Ringfort (Rath), Ballymackea Beg, Co. Clare
Co. Clare |
Ringforts
Most ringforts in Ireland consist of a single earthen bank enclosing a roughly circular area, the remains of a defended farmstead from the early medieval period.
The one at Ballymackea Beg, sitting on the north bank of a small stream in County Clare, is a more elaborate proposition. It is trivallate, meaning it carries three concentric rings of banks and ditches rather than one, a configuration found at only a small proportion of surviving ringforts and generally associated with higher-status or more carefully defended settlements.
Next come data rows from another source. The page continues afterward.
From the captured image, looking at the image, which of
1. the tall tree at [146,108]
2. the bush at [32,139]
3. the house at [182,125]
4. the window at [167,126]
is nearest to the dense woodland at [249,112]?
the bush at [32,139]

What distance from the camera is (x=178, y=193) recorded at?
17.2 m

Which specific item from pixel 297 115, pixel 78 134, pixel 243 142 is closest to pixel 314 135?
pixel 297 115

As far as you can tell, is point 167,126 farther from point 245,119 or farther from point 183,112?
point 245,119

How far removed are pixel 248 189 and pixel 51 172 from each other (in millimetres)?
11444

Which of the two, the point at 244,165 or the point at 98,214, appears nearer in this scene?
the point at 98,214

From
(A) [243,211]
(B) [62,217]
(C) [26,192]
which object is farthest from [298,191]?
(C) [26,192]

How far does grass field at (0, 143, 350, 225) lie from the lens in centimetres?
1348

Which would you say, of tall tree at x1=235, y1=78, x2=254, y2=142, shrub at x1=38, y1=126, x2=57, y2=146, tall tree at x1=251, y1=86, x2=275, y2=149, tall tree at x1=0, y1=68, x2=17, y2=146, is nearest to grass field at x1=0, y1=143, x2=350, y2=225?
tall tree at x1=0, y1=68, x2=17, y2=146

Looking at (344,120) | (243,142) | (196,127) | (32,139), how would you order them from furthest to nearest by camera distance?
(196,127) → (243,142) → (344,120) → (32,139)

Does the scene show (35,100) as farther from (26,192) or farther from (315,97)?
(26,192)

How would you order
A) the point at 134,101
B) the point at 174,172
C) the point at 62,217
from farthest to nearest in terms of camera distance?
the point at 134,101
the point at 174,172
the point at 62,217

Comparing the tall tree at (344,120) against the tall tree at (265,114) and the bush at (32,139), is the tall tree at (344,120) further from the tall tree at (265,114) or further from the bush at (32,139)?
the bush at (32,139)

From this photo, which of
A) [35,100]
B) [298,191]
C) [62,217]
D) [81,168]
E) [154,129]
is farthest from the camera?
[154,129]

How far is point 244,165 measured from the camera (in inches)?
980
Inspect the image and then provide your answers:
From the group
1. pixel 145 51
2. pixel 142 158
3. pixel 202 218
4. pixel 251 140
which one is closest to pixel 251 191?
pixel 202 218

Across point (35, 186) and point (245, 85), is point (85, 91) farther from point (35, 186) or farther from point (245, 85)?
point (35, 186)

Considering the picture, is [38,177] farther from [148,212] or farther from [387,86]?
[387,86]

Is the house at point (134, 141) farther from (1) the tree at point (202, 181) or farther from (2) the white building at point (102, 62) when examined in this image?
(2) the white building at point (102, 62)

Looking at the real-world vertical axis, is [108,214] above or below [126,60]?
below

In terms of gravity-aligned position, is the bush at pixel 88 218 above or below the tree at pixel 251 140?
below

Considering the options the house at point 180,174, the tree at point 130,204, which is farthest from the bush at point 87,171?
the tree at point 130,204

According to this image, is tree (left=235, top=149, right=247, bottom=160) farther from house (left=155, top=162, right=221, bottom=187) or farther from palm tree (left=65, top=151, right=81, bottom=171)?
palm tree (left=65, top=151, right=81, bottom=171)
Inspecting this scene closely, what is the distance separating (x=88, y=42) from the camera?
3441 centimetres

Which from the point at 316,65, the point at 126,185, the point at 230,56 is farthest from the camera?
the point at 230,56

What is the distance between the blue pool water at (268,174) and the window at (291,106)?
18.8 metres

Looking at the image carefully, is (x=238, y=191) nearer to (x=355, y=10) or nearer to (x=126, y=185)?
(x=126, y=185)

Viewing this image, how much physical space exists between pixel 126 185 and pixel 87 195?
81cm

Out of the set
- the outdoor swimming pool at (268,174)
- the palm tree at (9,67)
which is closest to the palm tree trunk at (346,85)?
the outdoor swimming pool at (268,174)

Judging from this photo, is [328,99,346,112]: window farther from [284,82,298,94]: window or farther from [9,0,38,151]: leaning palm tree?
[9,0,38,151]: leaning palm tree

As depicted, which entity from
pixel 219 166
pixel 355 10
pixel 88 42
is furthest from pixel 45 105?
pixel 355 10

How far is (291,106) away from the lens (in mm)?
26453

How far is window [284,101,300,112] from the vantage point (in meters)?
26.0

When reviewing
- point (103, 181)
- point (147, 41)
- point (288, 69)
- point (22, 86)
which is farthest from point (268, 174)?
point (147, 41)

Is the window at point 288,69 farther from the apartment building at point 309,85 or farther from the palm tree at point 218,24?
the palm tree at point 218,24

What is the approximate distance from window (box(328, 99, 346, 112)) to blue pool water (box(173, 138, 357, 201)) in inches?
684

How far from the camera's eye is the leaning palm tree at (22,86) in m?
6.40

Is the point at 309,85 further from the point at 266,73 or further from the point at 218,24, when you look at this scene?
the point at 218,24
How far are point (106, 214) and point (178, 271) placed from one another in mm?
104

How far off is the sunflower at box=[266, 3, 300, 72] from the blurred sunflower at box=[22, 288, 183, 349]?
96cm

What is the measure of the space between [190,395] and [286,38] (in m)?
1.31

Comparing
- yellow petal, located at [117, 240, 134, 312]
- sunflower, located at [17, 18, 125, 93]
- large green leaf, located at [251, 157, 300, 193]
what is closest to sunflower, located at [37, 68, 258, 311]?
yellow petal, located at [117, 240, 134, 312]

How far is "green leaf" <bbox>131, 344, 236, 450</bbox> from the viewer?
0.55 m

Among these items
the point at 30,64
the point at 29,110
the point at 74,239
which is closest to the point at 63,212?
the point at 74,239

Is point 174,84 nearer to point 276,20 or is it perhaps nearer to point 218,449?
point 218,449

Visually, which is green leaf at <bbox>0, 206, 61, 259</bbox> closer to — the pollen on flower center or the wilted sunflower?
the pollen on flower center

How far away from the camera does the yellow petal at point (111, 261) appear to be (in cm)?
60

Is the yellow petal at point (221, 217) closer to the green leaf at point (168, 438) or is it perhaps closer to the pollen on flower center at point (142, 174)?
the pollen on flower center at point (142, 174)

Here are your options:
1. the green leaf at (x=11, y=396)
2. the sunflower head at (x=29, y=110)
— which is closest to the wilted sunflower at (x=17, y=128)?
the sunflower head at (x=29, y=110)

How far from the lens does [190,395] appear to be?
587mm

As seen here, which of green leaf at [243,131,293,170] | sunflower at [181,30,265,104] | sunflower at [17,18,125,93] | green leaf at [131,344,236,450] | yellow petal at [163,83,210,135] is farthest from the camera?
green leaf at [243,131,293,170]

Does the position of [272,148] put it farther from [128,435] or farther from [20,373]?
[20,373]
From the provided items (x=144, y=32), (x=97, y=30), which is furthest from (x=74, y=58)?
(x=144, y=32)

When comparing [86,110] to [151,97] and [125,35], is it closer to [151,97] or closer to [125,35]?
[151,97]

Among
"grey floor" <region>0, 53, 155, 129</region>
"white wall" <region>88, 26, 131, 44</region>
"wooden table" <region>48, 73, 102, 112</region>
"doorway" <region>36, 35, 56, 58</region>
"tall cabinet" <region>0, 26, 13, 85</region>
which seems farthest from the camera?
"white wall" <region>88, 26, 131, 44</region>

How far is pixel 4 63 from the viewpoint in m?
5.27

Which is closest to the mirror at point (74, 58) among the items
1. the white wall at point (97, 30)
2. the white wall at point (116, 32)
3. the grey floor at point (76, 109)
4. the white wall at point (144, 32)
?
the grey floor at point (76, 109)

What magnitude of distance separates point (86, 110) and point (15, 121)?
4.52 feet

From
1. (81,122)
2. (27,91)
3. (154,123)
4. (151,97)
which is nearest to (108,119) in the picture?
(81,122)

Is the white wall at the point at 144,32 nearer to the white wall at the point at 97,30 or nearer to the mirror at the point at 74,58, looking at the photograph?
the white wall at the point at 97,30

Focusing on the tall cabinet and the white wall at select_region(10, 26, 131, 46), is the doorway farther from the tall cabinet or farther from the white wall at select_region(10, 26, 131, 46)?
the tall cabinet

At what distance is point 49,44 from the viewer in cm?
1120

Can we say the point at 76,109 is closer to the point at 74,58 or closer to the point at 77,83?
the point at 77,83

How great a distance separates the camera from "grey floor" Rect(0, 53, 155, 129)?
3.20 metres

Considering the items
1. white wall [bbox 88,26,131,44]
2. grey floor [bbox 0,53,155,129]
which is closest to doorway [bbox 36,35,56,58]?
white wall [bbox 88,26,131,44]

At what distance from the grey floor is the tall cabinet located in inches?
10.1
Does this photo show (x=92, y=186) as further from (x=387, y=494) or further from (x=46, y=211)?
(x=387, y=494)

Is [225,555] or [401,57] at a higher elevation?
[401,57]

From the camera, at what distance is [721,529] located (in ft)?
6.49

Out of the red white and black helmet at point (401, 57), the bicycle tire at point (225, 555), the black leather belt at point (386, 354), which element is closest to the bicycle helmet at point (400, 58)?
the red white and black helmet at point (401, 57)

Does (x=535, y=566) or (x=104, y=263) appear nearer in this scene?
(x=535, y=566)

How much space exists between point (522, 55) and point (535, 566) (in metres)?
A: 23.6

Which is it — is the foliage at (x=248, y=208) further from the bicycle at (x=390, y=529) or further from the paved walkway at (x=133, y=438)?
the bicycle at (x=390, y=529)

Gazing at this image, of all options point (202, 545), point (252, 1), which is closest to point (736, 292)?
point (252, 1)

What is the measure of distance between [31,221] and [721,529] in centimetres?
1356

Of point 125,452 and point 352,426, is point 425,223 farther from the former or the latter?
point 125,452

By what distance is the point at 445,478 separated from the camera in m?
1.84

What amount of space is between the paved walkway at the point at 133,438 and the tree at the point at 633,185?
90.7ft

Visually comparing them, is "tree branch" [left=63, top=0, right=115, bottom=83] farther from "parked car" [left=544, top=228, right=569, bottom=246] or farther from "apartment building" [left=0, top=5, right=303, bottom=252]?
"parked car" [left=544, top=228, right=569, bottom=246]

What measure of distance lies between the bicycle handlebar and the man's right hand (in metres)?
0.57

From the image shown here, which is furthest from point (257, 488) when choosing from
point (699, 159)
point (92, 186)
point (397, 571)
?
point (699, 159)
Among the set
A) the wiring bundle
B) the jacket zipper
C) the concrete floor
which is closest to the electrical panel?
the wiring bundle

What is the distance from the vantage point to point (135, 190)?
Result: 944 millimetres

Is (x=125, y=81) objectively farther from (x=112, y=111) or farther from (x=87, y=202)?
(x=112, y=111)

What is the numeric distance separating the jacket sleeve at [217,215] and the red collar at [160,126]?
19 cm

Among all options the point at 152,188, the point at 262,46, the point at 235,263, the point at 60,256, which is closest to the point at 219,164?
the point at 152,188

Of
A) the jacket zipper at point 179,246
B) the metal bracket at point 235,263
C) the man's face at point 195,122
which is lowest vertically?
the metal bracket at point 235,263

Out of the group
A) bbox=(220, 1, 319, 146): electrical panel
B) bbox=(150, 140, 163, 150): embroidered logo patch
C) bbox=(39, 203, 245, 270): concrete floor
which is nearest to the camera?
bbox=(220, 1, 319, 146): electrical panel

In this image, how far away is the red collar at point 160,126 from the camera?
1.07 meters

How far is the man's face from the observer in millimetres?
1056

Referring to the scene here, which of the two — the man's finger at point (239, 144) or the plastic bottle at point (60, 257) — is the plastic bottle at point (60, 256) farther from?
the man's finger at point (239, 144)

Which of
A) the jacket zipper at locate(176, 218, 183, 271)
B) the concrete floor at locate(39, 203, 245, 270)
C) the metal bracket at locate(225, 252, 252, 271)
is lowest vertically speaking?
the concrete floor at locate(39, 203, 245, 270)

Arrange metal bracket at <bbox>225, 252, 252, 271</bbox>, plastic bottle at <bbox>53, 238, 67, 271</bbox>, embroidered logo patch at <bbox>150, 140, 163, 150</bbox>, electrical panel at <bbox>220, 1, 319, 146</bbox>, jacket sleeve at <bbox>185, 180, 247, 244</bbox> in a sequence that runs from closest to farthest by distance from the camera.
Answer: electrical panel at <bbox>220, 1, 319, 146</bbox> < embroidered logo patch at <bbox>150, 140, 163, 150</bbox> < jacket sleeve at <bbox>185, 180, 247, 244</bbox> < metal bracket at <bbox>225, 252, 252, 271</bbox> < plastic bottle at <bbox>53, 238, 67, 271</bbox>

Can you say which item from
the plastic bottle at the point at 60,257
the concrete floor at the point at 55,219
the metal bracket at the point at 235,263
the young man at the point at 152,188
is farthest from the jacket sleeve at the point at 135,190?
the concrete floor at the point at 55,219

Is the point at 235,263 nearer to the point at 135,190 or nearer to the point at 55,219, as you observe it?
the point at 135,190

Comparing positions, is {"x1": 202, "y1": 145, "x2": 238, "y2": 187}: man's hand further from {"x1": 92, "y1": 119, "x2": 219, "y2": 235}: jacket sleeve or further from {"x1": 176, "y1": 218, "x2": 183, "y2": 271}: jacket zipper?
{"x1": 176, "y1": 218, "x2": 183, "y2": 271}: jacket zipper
The geometry here is still legible on the ground. At the centre is a grass-covered circular area with an internal diameter of around 27 metres, enclosed by an earthen bank that stands up to 1.5 metres on the interior at its south-western side. That bank is separated from a second, central bank by a fosse, or ditch, and a further fosse divides the central bank from an outermost ring. A causeway, four metres wide and still standing roughly 0.6 metres above the level of the outer fosse, provided the original approach across the outermost ditch. The entrance through the central bank, positioned to the south-east, has been blocked at some point, leaving a gap of two metres now closed off rather than open. The whole structure sits low in the landscape, close to the stream, which would have supplied water to those living within and perhaps contributed to the defensive logic of placing so many earthen barriers between the interior and the surrounding land.